Well, there is https://www.freedesktop.org/software/systemd/man/systemd-res... but you may or may not think that's part of the "OS".


That's misleading. The way that this has worked for decades on Linux-based operating systems and on Unices is that one installs a local caching DNS proxy, choosing one of the many available: ISC's BIND, Bernstein's dnscache, unbound, dnsmasq, PowerDNS, MaraDNS, and so forth.

Every Unix system having a local caching DNS proxy was and is as much a norm as every Unix system having a local MTS. A quarter of a century ago, this would have been BIND and Sendmail. Things are more variable, now.

To illustrate that this was considered the norm, here is a random book from the 1990s. Smoot Carl-Mitchell's _Practical Internetworking with TCP/IP and UNIX_ says, quite unequivocally:

> You must run a DNS server if you have Internet connectivity. The most common UNIX DNS server is the Berkeley Internet Name Daemon (BIND), which is part of most UNIX systems.

People sometimes think that this is not the case nowadays, and the fact that a computer is a personal computer magically means that a Unix or Linux-based operating system should offload this task and not perform it locally. They are wrong, and that is DOS Think. Ironically, they don't even get to play the resource allocation card nowadays. The amount of memory and network bandwidth that needs to be devoted to caching proxy DNS service on a personal computer is dwarfed by the amounts nowadays consumed by WWW browsers and HTTP(S).

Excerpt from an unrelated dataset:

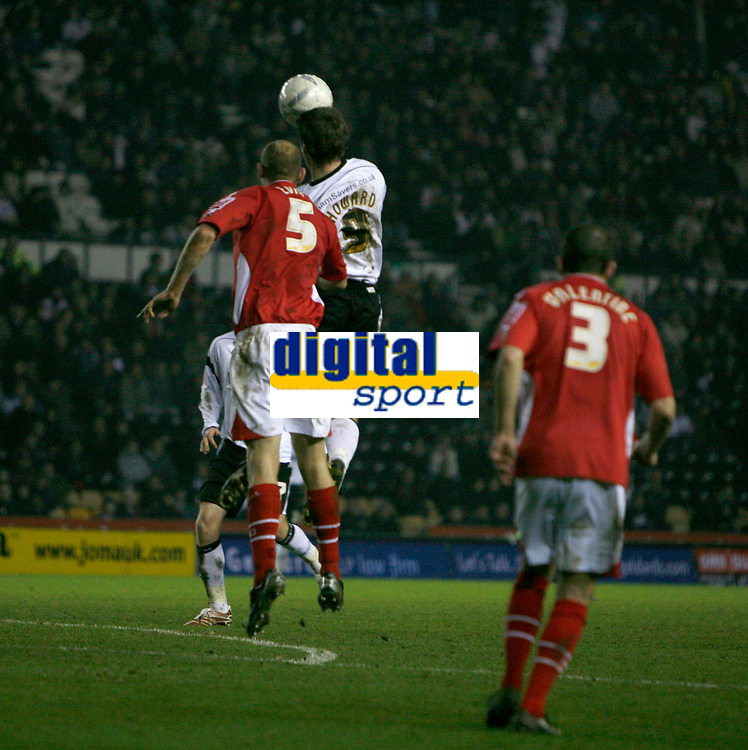 Steve Howard (derby County, white) in an aeriel challange with Steve Evans (red) of Wrexham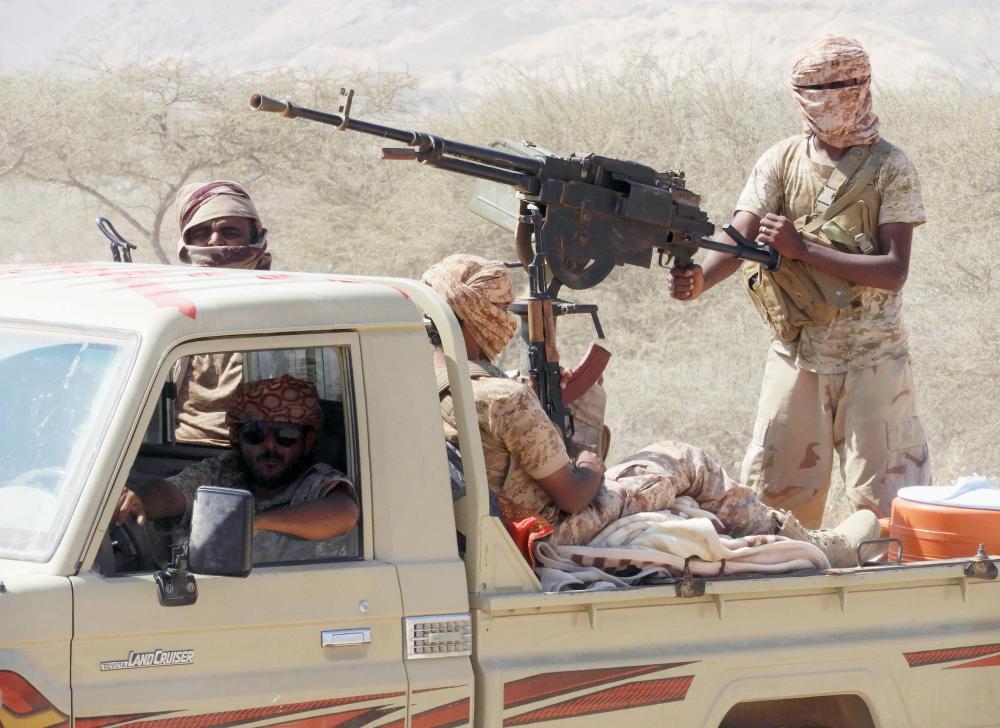 جنود من قوات الشرعية يمشطون جزءا من وادي المسيني أمس الأول. (أ ف ب)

There's no similar argument for a node in a datacentre.

Ideally, not only should every machine have a (forwarding/resolving) caching proxy DNS server, every organization (or LAN, or even machine) should have a local root content DNS server. A lot of (quite valid) DNS lookups stop at the root with fixed or negative answers. Stopping that from leaving the site/LAN/machine is beneficial.

Ironically, putting a forwarding caching proxy DNS service on the local end of any congested, slow, expensive, or otherwise limited link is advice that I and others have been handing out for over 20 years. It's exactly what one should be doing with things like Amazon's non-local proxy DNS server limited to 1024 packets/second/interface.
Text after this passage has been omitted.